The opening of Preston’s new market
A reflection on the first morning
A round of applause is always encouraging, and that, along with a choral cheer that didn’t so much lift the roof as reverberate reverently beneath it, heralded the latest regeneration of Preston’s Tardis of trade when it opened today. Sadly, it’s smaller, rather than bigger, on the inside but it is still intrepidly travelling forwards through time in the same space and with a transformed shape.
Nourishment for the body and the thinking person’s procurement are promised, and the first day saw some outlets making those types of transactions, and others only presenting promissory notes. The stock-in-trade stalls swung swiftly into selling, whilst the more audacious sellers said they would be there soon, and a few others presented only vacant expressions of what their store might eventually contain. Food and drink were first off the mark and formed by far the dominant occupancy. Flowers were there too, but the full spectrum of wares won’t be seen for some time yet. On this first day, a third of the new indoor stalls were not in action, with some not yet fitted out and others still waiting to be allocated.
Historically speaking, for a town to thrive it needed two things: a reliable water supply and a market. In Preston’s past the river Ribble was there before the settlement, the market surely followed soon after. The borough was famously granted a royal charter for commerce in 1179, a privilege still commemorated every twenty years in the Preston Guild celebrations. Trading would have taken place prior to that time, but the charter officially recognised the town as a major market centre.

REQUEST 1:
Translate this sentence from the Preston market text into Spanish: "Flowers were there too, but the full spectrum of wares won't be seen for some time yet."
REQUEST 2:
Write out the passage of the Preston market text starting with "The opening of" and going on through "a transformed shape.".

GIVEN INFORMATION:
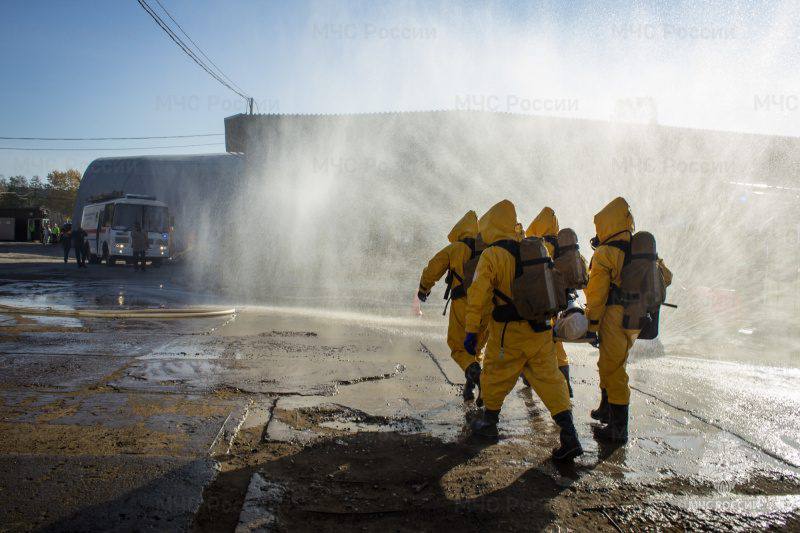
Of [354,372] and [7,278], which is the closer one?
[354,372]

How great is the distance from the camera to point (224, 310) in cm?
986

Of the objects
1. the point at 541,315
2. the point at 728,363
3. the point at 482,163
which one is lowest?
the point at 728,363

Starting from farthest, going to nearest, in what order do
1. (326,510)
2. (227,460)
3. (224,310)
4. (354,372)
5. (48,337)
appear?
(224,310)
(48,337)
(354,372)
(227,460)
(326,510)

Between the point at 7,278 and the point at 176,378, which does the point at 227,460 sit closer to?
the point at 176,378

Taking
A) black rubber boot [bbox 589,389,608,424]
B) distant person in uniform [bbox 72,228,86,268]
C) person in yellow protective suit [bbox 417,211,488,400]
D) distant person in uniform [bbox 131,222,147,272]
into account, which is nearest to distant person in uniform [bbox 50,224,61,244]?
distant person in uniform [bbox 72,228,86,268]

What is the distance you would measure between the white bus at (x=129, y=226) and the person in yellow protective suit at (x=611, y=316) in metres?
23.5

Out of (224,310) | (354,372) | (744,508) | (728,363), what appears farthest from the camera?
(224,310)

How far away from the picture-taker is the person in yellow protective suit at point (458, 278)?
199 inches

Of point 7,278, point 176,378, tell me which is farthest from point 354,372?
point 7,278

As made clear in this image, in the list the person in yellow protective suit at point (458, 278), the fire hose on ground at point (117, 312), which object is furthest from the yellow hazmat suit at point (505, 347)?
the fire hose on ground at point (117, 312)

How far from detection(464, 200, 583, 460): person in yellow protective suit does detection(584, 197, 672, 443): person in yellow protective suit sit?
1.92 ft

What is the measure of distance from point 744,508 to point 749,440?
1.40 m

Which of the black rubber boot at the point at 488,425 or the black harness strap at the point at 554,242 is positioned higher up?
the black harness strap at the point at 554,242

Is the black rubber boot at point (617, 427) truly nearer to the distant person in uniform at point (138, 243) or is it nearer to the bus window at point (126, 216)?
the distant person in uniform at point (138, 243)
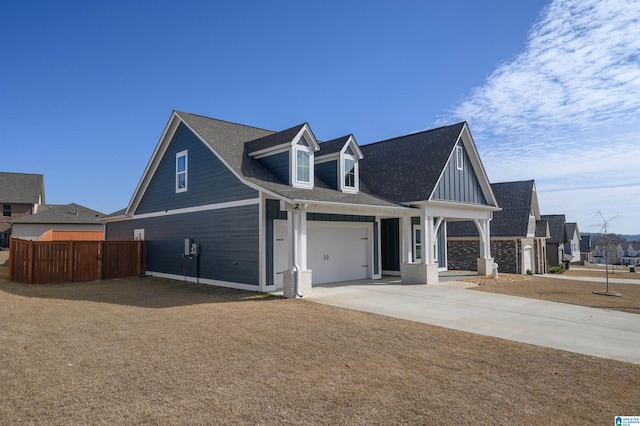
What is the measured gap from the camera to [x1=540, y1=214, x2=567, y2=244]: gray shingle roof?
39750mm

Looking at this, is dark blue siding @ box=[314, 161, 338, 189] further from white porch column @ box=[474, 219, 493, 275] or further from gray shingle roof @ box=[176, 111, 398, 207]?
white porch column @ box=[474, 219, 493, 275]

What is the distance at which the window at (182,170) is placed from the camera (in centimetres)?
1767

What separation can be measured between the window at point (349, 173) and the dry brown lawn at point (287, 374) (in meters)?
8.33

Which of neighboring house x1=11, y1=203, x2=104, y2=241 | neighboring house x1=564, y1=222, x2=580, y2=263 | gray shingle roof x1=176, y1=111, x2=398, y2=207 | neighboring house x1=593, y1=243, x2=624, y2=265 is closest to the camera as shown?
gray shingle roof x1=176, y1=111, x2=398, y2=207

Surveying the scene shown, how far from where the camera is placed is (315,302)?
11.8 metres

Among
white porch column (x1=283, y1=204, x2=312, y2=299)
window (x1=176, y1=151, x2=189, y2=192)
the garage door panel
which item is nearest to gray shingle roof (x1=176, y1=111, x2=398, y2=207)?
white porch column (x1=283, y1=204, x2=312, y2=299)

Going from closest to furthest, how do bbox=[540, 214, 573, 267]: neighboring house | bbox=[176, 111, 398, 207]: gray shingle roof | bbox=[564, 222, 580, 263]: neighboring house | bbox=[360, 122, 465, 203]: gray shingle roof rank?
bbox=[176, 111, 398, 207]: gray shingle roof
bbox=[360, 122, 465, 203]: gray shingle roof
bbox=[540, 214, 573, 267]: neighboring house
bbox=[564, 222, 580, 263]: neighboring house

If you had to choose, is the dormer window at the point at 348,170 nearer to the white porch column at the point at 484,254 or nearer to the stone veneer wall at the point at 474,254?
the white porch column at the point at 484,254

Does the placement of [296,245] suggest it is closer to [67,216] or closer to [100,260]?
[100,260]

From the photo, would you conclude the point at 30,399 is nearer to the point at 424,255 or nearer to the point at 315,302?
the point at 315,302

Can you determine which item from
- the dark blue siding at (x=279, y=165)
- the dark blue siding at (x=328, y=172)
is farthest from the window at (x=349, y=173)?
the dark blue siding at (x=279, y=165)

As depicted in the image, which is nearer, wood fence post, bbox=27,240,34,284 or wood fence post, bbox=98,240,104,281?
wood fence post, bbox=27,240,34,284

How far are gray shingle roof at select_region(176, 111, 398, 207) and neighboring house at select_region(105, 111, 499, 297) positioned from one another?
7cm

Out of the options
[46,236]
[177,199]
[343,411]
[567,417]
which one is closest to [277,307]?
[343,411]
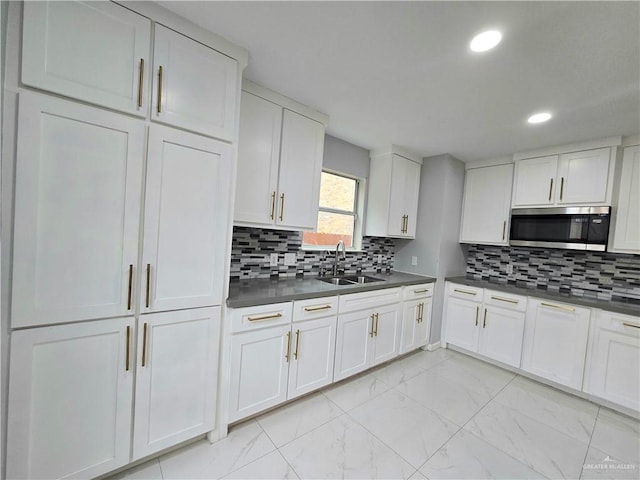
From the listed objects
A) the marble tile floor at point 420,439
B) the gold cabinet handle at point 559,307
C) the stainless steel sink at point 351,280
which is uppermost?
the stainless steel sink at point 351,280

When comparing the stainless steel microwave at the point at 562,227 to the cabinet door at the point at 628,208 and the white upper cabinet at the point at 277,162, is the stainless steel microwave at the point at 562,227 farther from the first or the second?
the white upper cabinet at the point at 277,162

CORRECT RESULT 1:
También había flores, pero todavía pasará algún tiempo antes de que se vea toda la gama de productos.

CORRECT RESULT 2:
The opening of Preston’s new market
A reflection on the first morning
A round of applause is always encouraging, and that, along with a choral cheer that didn’t so much lift the roof as reverberate reverently beneath it, heralded the latest regeneration of Preston’s Tardis of trade when it opened today. Sadly, it’s smaller, rather than bigger, on the inside but it is still intrepidly travelling forwards through time in the same space and with a transformed shape.